11 Lessons I've Learnt

I’m 43. Here is a letter to a younger version of me. If any of it is useful to you, take it; if not, leave it.

Wealth & Freedom

1. Build wealth that works while you sleep. Learn how the economy works. Understand, at a basic level, how a corporation makes money. Then own pieces of good ones. Buy, borrow against, hold until you die — the principle is the same whether you start with a little or a lot.

Learn the difference between wealth and expense. A house you live in and a car you drive are not wealth; they take money out of your pocket. Wealth is the thing that puts money back in while you do nothing. Only wealth buys freedom.

Why corporations and not land or Bitcoin? Land is scarce but costly to hold and produces nothing on its own. Bitcoin is genuinely scarce, but scarcity isn’t value — as long as prices aren’t quoted in it, it creates nothing by itself. Corporations are productive engines: they adapt, innovate, and compound human ingenuity into earnings. That’s what grows while you sleep.
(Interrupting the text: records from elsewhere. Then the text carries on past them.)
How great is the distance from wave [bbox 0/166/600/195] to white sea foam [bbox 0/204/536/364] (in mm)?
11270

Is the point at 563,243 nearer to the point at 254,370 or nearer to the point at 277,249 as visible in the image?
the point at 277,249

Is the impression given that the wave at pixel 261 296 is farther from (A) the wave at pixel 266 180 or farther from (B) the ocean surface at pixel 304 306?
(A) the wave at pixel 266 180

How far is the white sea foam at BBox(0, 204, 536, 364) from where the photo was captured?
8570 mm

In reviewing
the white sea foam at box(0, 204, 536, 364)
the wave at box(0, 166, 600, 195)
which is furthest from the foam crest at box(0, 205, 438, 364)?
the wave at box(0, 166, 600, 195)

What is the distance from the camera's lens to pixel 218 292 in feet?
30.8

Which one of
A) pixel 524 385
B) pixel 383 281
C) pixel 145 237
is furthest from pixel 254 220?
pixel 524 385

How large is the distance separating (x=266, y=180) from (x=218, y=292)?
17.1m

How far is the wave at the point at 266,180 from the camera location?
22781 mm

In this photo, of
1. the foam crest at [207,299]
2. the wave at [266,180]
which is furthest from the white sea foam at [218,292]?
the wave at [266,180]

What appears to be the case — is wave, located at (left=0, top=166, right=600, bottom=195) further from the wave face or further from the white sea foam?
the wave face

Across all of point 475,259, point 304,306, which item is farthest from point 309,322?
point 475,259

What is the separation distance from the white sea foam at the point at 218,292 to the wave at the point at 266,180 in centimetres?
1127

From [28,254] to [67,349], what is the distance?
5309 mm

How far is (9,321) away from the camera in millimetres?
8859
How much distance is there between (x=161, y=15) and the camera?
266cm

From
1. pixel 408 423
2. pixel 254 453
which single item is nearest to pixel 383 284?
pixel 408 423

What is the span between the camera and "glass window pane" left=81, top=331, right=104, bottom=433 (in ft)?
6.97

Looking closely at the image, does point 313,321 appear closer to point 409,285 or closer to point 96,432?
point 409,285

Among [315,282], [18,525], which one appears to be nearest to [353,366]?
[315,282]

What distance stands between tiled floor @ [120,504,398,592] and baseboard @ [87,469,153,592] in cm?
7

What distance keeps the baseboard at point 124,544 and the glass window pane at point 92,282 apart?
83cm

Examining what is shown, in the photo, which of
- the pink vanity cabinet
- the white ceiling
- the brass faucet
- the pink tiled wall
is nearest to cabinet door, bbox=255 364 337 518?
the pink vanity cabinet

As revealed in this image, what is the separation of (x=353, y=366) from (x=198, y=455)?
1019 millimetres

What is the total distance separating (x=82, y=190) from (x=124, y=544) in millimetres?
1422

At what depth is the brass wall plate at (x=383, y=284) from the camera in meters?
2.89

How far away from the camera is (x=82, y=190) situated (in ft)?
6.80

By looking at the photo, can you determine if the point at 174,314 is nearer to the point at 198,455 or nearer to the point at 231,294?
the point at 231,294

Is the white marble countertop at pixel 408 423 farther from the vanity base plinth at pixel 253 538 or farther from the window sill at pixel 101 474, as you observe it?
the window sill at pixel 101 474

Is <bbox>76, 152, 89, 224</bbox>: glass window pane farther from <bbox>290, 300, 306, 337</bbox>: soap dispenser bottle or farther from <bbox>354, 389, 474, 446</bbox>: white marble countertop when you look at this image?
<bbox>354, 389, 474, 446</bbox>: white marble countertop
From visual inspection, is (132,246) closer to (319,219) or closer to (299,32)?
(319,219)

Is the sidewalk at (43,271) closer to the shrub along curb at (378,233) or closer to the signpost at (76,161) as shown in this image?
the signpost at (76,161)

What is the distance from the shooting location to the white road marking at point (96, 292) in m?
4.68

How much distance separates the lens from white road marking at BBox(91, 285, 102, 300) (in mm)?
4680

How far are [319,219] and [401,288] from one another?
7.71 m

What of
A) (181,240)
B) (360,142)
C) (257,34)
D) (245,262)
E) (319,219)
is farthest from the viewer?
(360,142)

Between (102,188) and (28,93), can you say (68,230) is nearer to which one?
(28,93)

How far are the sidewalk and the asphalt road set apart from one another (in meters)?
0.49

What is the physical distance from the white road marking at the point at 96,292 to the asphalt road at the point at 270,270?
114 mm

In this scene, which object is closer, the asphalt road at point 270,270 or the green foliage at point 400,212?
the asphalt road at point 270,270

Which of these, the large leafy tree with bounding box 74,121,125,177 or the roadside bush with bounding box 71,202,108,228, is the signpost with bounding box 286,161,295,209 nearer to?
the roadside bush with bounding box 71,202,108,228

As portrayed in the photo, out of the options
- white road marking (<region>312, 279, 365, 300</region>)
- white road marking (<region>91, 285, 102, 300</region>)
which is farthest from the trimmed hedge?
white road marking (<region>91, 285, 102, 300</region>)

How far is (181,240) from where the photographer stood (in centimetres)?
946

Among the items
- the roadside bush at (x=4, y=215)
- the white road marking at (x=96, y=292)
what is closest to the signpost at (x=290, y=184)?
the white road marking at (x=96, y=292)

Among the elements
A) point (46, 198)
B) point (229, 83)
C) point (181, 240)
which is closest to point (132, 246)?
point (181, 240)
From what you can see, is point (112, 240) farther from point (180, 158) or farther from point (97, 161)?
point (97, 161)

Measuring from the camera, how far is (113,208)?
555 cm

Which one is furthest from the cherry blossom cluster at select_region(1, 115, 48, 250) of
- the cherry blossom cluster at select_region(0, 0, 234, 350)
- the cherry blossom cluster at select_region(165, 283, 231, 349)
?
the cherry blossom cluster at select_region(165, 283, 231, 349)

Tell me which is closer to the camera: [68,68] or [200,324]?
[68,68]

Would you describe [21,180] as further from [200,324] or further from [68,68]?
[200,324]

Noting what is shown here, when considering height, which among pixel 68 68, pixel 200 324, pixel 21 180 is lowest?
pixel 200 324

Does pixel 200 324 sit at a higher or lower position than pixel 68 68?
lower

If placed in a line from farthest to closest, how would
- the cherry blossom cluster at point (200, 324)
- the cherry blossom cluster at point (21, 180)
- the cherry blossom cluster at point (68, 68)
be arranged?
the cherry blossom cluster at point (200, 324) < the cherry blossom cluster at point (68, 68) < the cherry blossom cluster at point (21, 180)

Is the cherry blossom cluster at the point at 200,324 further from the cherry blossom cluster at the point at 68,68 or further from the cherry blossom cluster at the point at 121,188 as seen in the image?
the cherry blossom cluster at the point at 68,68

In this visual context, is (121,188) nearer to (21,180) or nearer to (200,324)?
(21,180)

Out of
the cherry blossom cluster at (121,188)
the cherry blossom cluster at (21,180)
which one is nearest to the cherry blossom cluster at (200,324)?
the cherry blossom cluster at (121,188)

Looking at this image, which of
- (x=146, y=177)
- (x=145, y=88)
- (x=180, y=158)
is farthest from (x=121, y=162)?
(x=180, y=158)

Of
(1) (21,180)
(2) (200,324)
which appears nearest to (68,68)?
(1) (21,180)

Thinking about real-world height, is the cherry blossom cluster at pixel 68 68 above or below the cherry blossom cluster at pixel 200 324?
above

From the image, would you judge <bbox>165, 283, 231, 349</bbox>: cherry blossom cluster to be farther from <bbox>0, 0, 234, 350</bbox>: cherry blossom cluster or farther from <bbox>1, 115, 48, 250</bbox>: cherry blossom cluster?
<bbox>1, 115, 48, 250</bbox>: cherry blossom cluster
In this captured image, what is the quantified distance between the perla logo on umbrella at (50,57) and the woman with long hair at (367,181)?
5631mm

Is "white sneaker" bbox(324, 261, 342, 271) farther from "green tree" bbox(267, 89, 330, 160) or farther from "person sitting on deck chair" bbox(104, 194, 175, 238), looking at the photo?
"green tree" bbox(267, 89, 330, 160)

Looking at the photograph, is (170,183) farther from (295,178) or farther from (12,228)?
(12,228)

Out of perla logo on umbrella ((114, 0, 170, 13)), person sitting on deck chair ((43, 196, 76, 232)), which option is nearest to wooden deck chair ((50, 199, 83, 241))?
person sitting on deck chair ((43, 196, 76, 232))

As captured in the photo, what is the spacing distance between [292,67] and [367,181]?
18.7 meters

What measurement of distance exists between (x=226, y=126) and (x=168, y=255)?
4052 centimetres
2. Don’t mistake scarcity for value. Gold and silver feel scarce, but they’re only scarce for now — technology eventually makes scarce things abundant. Aluminum was once precious; today it’s foil. Assume the same fate may await anything whose only virtue is being hard to get.

3. Don’t play the status game. Buy things for their value, not for what they say about you. No Tesla unless the value justifies the price. Often, not even a new car. Status is the most expensive thing you can buy, and it’s never paid off.

Health & Vitality

4. Treat your body as the one asset you can’t replace. Workout almost every day. Sleep eight hours. Skipping dinner has worked well for me. A carnivore diet did not — what worked was beans, vegetables, nuts, and oats. Find what your body actually responds to, not what’s fashionable.

I also take 3 mg of melatonin at night, which helps me sleep. Figure out your own routine with a doctor — bodies differ, and what helps me may not help you.

Relationships

5. Be present in the small work. Be active. Do the chores. Do them single-mindedly, without music or videos running in the background. The undivided attention is the point — both for the work and for the people who notice you giving it.

6. Give your kids quality time, and regulate before you reason. When a child is chaotic or rigid, don’t lead with logic. Connect and calm them first, then redirect. A regulated child can hear you; a flooded one can’t. Dan Siegel’s “Name It to Tame It” sheet says it better than I can.

Peace of Mind

7. Never violate the law, or your own morals. Not once. The short-term gain is never worth the long-term cost — to your sleep, your name, or your sense of who you are.

8. Spend less time on feeds, more time on books — and on nothing. Social media has terrible information density. Books reward you far more per hour. Leave room to simply think, and even to be bored. Boredom is where ideas come from.

Learning & Life Building

9. Live abroad, at least once. You’ll see how differently people live and think, which loosens the rigidity in your own mind. You become more of a global citizen — easier to connect across difference, more valued for novelty, and better hedged if things go wrong in the country you happen to live in.

10. Be optimistic, and think long-term. A lot of hard, wonderful things become possible once you start building consistently. Compounding works on more than money.

11. Keep learning. Keep redefining who you are. Never let yourself be limited by where or when you were born, by what you’ve done or haven’t, by what you have or lack. For now, the only real limit is your biology. Everything else is negotiable.